HP7 Part 2

HP7 Part 2 
Harry Potter and the Deathly Hallows, Part 2 opens this coming Friday, July 15 with stroke-of-midnight showings across the country. No surprises for those of us who followed the series and faithfully read each book soon as it came out. All the same, the movie will be exciting, seen and heard, experienced externally instead of only in the imagination of reading. But reading also is exciting, though while the movie is never as good as the book, the story is more fun in a crowd.

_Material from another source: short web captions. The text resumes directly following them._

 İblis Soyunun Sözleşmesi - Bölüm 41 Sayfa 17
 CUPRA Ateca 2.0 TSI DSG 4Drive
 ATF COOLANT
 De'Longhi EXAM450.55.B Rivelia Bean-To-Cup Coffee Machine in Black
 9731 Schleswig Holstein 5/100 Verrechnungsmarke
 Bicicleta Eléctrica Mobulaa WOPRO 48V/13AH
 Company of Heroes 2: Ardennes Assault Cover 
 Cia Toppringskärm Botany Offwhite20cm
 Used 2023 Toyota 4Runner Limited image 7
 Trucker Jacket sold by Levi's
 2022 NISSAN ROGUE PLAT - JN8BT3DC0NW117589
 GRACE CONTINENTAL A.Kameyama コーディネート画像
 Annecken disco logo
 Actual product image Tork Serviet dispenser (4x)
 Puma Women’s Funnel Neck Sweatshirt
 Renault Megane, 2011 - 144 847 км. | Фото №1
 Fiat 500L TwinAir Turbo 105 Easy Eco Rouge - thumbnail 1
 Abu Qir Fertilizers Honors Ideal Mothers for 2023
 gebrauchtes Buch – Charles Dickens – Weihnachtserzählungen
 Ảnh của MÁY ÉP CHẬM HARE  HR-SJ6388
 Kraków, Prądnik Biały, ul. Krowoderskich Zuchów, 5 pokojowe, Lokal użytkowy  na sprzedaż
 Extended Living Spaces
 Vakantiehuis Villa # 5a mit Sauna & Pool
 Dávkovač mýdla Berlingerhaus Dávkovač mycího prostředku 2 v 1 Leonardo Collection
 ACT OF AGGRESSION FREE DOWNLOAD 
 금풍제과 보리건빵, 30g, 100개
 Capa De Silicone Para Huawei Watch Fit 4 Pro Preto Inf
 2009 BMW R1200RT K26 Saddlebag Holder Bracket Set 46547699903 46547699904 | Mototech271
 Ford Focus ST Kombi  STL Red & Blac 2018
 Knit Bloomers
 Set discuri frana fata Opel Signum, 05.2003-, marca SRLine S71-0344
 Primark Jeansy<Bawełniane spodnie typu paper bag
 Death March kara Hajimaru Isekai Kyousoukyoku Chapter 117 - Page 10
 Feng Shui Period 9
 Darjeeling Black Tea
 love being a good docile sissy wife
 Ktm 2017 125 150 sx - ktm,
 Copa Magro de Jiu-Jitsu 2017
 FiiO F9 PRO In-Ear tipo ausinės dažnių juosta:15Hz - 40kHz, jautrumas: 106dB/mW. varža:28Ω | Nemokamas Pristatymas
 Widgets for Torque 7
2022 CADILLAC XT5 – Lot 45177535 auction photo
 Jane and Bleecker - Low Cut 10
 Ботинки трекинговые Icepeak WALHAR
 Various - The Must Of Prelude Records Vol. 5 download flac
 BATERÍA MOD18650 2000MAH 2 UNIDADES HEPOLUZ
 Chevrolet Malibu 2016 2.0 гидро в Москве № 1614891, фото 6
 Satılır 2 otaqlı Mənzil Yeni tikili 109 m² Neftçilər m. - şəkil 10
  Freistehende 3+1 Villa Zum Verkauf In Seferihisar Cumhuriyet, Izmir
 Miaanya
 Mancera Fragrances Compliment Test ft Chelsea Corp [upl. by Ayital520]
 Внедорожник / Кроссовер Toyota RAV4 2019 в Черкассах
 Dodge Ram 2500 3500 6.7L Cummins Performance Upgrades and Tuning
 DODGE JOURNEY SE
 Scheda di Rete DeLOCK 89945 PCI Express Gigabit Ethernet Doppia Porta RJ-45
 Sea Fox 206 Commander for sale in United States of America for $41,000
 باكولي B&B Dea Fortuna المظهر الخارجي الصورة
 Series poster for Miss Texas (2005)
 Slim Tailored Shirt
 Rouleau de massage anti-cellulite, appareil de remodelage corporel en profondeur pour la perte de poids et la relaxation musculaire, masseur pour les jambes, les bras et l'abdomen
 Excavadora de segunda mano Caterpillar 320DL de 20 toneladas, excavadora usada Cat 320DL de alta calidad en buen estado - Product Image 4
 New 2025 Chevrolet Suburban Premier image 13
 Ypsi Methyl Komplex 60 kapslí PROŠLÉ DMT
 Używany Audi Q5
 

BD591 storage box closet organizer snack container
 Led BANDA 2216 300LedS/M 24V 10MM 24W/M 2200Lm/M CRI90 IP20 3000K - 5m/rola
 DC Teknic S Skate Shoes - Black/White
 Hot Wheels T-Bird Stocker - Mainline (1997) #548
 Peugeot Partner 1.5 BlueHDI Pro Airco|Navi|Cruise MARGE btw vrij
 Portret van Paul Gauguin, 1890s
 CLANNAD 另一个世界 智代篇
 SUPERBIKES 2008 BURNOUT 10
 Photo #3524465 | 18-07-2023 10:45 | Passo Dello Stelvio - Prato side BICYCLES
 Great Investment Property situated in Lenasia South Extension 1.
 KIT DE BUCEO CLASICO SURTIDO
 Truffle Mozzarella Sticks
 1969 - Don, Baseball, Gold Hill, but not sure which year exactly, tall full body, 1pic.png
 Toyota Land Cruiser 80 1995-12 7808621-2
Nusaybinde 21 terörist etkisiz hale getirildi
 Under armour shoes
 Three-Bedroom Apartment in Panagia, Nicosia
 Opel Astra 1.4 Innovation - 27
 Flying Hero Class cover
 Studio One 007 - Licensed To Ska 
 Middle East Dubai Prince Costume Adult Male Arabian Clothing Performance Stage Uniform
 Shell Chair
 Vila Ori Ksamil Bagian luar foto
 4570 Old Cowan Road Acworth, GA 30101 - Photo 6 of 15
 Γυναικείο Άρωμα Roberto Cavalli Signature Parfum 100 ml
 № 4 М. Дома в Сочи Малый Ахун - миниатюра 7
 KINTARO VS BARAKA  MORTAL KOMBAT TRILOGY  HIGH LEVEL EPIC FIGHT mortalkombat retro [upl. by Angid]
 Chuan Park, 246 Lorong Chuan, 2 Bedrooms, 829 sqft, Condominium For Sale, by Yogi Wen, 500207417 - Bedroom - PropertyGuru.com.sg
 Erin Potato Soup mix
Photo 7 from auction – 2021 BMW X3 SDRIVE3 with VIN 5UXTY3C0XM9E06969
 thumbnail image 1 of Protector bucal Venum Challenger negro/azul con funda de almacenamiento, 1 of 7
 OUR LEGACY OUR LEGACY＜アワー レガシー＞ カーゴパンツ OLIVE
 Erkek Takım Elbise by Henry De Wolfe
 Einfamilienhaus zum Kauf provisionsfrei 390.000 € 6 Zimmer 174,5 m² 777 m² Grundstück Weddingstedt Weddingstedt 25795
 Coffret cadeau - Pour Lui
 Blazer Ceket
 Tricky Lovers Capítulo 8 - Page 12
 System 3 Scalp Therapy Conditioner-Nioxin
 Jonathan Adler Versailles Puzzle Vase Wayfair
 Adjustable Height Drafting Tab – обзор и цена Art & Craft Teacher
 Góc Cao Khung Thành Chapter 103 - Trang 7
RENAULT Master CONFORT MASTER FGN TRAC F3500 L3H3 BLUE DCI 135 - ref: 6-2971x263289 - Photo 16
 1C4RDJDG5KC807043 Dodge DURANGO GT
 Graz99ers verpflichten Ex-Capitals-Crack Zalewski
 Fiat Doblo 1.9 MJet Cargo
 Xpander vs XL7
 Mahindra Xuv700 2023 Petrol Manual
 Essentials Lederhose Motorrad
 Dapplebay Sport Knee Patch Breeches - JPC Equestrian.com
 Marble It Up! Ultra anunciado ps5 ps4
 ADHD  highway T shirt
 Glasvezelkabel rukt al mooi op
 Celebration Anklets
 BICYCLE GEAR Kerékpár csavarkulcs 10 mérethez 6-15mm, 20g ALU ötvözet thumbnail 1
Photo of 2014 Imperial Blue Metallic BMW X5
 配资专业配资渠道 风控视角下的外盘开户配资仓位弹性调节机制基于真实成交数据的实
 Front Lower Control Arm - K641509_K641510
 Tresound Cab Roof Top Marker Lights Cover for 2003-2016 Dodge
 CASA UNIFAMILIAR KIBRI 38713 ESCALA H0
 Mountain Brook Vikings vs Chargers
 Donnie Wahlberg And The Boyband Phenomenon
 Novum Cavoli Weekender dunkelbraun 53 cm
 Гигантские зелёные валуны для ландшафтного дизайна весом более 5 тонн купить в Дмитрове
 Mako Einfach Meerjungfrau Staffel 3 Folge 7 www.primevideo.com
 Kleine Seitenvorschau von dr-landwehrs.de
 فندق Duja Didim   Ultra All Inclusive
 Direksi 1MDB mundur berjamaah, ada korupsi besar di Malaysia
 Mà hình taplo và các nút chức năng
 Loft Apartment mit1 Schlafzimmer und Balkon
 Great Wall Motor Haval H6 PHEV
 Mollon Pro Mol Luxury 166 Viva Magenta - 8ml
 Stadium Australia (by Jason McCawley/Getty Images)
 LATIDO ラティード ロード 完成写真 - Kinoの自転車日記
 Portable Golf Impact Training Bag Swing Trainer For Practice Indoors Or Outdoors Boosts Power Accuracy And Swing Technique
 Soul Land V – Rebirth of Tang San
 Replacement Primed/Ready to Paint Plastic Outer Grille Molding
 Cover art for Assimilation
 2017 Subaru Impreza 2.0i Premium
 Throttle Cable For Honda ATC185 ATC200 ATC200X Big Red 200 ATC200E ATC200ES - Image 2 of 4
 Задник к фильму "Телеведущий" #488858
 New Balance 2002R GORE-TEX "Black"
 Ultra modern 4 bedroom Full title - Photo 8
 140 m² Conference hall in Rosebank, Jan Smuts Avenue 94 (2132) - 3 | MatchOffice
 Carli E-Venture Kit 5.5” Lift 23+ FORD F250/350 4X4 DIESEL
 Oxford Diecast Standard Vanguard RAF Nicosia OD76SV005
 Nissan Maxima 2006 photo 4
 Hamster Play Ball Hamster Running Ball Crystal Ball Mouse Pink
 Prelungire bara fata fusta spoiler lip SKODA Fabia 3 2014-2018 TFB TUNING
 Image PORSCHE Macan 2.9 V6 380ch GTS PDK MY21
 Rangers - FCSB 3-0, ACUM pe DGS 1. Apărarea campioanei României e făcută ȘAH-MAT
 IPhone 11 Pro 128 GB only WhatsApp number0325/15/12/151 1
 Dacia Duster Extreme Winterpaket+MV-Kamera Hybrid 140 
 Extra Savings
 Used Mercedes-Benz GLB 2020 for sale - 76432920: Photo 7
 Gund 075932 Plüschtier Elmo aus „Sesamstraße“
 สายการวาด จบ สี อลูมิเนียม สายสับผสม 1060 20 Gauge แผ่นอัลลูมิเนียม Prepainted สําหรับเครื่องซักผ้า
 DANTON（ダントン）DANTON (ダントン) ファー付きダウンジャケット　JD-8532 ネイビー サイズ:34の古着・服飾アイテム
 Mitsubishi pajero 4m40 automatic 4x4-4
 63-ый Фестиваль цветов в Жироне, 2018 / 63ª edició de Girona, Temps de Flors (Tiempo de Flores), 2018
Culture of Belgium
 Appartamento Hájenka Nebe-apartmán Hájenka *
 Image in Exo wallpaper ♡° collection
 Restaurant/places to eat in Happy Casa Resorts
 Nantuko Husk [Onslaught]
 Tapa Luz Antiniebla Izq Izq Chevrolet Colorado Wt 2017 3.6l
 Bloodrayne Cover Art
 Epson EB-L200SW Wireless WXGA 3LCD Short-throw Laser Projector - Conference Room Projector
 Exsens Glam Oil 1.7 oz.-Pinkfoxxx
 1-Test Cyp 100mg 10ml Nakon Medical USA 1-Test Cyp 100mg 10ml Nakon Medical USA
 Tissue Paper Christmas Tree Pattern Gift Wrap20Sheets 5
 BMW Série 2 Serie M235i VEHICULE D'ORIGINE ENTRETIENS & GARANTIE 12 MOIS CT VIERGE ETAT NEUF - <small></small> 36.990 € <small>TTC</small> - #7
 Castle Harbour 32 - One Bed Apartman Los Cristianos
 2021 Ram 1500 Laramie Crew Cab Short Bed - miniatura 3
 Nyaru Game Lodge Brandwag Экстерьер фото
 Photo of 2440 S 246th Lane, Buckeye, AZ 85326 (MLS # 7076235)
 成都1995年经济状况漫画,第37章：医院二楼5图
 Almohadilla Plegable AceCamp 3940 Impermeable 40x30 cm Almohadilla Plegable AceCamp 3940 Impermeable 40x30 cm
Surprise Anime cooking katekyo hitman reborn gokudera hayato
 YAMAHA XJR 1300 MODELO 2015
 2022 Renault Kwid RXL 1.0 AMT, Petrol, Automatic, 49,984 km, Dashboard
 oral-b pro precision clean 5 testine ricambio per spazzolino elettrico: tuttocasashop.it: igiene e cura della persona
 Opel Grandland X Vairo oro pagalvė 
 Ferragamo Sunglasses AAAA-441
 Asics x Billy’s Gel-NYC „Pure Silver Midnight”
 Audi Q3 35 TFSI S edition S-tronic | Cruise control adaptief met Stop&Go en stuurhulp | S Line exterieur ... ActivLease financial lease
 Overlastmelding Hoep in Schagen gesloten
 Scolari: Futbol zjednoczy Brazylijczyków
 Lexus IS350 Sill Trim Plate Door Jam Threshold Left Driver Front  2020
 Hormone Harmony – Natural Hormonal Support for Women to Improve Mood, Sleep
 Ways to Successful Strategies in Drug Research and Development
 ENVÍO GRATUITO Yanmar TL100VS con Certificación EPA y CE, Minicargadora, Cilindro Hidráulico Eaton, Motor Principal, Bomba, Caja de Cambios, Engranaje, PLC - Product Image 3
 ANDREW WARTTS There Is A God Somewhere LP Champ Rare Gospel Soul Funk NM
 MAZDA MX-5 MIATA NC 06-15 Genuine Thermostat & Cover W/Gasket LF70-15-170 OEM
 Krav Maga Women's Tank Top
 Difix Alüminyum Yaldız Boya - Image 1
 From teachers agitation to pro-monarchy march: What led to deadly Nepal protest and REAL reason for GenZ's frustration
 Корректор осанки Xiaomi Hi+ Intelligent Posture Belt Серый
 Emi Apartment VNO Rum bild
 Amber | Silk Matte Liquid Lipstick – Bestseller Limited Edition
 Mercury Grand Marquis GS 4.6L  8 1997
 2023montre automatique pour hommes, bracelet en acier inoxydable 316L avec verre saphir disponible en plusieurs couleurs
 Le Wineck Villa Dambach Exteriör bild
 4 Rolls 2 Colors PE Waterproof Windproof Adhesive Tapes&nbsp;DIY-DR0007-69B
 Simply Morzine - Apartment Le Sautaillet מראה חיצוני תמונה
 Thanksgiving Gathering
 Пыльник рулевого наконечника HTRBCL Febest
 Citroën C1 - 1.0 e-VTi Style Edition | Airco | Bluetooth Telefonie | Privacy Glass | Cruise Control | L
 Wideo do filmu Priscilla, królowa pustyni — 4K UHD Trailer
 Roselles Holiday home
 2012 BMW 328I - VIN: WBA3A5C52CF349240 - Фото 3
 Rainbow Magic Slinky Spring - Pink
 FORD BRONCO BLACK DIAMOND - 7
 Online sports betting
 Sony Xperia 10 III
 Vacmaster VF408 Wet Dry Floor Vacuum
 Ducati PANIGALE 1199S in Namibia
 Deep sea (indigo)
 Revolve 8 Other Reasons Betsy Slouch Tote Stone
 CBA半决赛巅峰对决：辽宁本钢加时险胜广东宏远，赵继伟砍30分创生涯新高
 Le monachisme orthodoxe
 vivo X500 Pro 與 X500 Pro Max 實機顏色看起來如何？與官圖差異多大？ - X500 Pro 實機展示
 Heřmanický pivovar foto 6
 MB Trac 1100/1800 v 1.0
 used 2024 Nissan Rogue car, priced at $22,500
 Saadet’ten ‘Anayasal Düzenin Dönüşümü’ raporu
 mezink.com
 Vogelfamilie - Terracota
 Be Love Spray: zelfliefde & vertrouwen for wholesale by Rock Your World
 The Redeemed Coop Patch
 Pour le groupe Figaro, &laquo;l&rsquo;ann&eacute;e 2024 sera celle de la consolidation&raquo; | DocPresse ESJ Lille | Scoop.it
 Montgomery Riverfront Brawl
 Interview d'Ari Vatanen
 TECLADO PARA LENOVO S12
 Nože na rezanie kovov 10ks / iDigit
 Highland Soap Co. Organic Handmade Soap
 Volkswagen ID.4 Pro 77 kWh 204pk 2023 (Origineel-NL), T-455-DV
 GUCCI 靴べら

Track One of the Revised Common Lectionary is reading and hearing Bible stories from the Old Testament. The stories stir imagination, also stirring memories for those of us who heard and read them as children, and likely colored pictures and did crafts about them in Sunday school class. In today’s Bible story, Jacob sells his brother Esau a bowl of red bean stew. The price is dear: Esau’s inheritance as firstborn son. Perhaps the most expensive bowl of stew ever cooked and sold, bought and consumed.
Esau was a simple man who trusted his brother. Jacob was a greedy schemer. A good lawyer could have gotten Esau out of the birthright contract on the basis that the bowl of stew was not Jacob’s property to sell. Besides, the contract was not written down, and apparently there were no witnesses, so it could have been one brother’s word against the other. But then, Esau would not have lied in court. Still, surely, no jury would have found for Jacob in such an outrageous deal. 
As it happened, Jacob later fled the scene anyway before he had a chance to claim Esau's inheritance.  
Most of us have waited ten years for HP7 Part 2. We won’t be at the midnight showing of HP7 Part 2 at the IMAX theater, PCB. We’ll be there later though.

And we’ll be at church this morning to hear the Jacob and Esau story. With the crowd.